> _Tasks_:
#1 In the breast cancer abstract, why does the situation call for the attention of medical and public health workers? Answer in one to three sentences.
#2 Reproduce word for word the part of the breast cancer abstract starting at "Materials and Methods: A" and ending at "and high risk.".

> _Excerpt_:
Background: Breast cancer has been the most common cancer among the Saudi female subjects for the last decades.
Objective: To screen primary health-care (PHC) attendees for the risk factors of breast cancer in Eastern Saudi Arabia and assess their practice for the early detection of the disease.
Materials and Methods: A cross-sectional study was conducted in the PHC centers of Al-Khobar city. Women attending the PHC centers aged 25 years and older were included in the study. Six hundred PHC attendees were selected from five health centers by proportionate allocation to the average population served by each health center. Data were collected by an interview questionnaire, which was composed of three sections: sociodemographic information, risk factors among PHC attendees, and practice for the early detection of breast cancer. The cancer risk was calculated by a cancer risk calculator and classified into low, moderate, and high risk.
Result: About 7% of the study sample showed a moderate to high risk of developing breast cancer. The most common risk factor of breast cancer among the PHC attendees was the use of contraceptive pills (51.2%), followed by obesity (42.8%), breastfeeding for a period less than 12 months (24.3%), age of puberty less than 12 years (18.7%), history of breast cancer in the second degree relatives (9.5%), menopause (9.3%), and the use of hormonal replacement therapy (8%). Among the avoidable risk factors, obesity was significantly more common among the less-educated women, while breastfeeding for less than 12 months was more common among the highly-educated women. Moreover, the most common practiced measure for the early detection of breast cancer was breast self-examination (44.6%), followed by mammogram (16.3%) and, last, clinical examination (11.6%).
Conclusion: A substantially large proportion of female PHC attendees showed the avoidable risk factors of breast cancer. Moreover, more than half of the population was not involved in screening for the early detection of the disease. This situation demands the attention of medical and public health workers.

> _Provided material_:
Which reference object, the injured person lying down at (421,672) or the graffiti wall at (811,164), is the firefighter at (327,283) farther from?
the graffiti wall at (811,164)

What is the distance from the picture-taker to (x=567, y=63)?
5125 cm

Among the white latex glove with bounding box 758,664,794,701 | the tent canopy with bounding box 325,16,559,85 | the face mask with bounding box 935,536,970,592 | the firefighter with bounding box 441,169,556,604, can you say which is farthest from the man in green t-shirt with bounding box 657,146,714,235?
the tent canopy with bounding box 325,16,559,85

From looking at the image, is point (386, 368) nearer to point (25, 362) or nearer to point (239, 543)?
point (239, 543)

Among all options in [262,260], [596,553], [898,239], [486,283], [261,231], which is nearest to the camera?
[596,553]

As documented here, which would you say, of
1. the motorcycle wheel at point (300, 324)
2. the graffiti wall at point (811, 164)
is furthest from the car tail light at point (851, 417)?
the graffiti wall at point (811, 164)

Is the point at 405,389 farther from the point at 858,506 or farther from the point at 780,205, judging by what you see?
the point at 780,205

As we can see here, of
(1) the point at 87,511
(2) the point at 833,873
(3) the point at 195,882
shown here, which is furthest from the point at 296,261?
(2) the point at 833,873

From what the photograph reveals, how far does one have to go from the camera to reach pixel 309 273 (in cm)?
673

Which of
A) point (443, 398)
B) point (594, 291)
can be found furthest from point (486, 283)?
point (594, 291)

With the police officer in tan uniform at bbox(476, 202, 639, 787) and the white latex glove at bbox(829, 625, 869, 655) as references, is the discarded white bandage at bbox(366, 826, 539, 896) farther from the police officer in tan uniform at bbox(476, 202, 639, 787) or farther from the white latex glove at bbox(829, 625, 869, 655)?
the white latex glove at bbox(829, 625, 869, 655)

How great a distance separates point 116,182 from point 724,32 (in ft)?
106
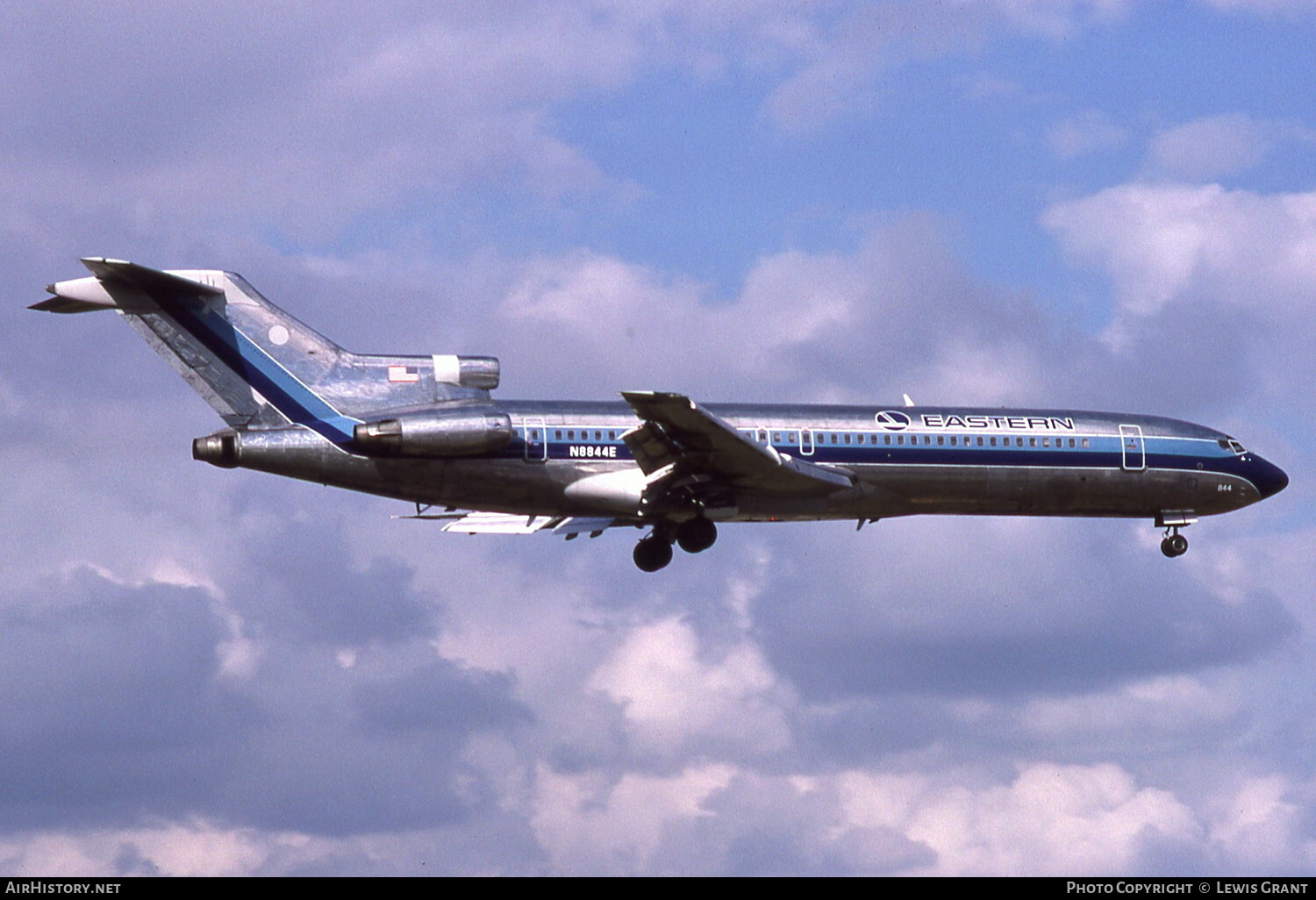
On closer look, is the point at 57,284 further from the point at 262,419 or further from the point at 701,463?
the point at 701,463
--
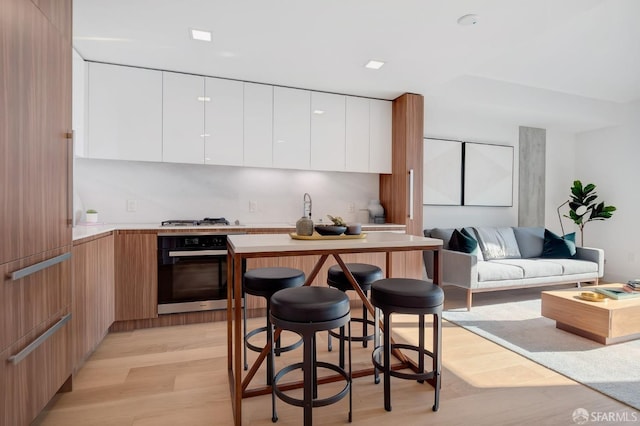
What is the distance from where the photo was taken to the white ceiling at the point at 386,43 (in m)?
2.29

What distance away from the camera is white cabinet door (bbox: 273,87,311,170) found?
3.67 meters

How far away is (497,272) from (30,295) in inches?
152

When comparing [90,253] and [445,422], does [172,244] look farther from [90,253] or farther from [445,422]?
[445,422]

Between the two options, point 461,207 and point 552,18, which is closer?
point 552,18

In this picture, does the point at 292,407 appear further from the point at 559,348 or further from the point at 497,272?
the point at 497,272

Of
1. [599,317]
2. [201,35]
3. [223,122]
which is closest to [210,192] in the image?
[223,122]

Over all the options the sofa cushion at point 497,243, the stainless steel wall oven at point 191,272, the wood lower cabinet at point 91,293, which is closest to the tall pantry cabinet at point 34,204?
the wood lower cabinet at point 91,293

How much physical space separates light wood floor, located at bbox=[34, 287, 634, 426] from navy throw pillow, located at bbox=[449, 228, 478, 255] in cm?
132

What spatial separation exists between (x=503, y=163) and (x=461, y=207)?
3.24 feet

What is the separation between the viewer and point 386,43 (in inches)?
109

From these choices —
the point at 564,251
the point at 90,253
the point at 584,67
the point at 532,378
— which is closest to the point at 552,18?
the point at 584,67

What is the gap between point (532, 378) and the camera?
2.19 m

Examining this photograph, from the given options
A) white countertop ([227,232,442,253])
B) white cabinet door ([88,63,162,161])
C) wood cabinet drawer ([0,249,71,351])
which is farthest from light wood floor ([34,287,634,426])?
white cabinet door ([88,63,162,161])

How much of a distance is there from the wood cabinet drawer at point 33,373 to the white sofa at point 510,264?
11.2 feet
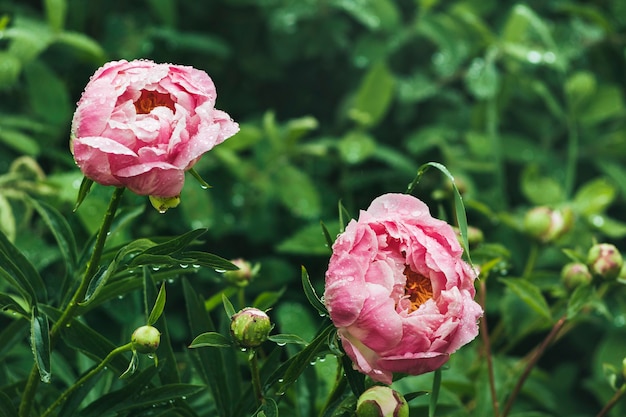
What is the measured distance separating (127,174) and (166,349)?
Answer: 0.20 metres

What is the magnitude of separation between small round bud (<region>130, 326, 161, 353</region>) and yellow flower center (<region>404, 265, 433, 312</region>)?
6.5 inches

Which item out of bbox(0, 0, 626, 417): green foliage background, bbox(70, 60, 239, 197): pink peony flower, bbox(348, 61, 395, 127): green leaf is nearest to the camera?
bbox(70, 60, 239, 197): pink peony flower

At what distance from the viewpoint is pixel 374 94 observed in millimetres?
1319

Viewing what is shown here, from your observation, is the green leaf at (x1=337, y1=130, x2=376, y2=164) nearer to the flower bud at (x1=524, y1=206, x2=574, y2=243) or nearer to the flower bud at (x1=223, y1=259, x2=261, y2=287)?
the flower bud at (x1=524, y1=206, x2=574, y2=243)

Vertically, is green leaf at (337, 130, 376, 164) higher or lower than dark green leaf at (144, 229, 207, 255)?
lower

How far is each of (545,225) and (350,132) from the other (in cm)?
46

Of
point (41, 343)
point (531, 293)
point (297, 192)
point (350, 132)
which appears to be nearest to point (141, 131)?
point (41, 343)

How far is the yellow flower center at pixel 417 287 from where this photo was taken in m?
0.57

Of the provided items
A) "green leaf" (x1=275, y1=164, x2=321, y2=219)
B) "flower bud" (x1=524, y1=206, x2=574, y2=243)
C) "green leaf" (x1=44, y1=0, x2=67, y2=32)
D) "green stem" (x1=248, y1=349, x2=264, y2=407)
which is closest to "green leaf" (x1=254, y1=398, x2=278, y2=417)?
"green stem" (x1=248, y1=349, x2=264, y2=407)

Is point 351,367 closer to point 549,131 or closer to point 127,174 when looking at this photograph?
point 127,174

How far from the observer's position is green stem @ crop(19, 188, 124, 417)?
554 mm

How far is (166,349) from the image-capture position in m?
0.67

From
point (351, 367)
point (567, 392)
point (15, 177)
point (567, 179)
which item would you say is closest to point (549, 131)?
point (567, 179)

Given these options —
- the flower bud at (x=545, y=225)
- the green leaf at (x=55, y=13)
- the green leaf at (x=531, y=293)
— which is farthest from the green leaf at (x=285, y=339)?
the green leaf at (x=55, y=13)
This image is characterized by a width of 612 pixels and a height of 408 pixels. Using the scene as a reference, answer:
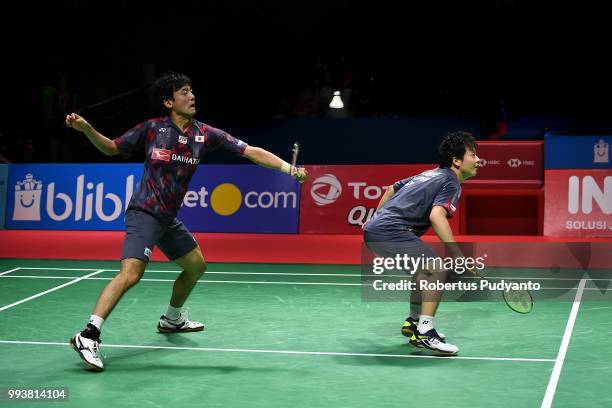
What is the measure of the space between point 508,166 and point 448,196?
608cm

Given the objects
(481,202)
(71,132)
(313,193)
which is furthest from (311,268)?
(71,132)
--
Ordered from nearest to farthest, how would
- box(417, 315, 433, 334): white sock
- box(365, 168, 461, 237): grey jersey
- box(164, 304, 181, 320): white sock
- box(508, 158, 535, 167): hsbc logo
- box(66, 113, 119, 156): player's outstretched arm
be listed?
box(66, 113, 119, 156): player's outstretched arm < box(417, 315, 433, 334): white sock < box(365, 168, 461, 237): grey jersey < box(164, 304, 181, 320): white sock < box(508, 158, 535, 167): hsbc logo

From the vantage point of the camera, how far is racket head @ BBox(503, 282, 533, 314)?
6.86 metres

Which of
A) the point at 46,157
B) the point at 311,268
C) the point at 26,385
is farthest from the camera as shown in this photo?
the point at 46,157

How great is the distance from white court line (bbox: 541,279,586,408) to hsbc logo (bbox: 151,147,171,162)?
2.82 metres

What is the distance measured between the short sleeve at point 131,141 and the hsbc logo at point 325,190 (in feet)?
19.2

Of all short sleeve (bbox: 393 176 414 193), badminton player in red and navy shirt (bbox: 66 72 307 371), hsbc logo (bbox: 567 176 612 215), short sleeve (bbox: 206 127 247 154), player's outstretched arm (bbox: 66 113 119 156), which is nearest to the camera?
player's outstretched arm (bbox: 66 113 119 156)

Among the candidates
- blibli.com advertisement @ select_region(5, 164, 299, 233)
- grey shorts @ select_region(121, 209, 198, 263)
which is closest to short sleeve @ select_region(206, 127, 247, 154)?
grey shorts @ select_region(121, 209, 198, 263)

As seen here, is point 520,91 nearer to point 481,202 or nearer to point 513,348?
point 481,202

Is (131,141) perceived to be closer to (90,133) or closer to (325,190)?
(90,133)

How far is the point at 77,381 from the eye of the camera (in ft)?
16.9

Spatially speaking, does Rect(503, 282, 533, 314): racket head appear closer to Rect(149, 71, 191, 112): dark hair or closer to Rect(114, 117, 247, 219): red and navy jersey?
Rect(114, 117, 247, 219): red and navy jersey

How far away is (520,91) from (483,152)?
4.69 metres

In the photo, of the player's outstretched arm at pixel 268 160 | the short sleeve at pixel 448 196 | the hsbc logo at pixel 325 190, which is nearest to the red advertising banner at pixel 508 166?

> _Answers by item_:
#1 A substantially large proportion of the female PHC attendees showed avoidable risk factors of breast cancer. In addition, more than half of the population was not involved in screening for the early detection of the disease.

#2
Materials and Methods: A cross-sectional study was conducted in the PHC centers of Al-Khobar city. Women attending the PHC centers aged 25 years and older were included in the study. Six hundred PHC attendees were selected from five health centers by proportionate allocation to the average population served by each health center. Data were collected by an interview questionnaire, which was composed of three sections: sociodemographic information, risk factors among PHC attendees, and practice for the early detection of breast cancer. The cancer risk was calculated by a cancer risk calculator and classified into low, moderate, and high risk.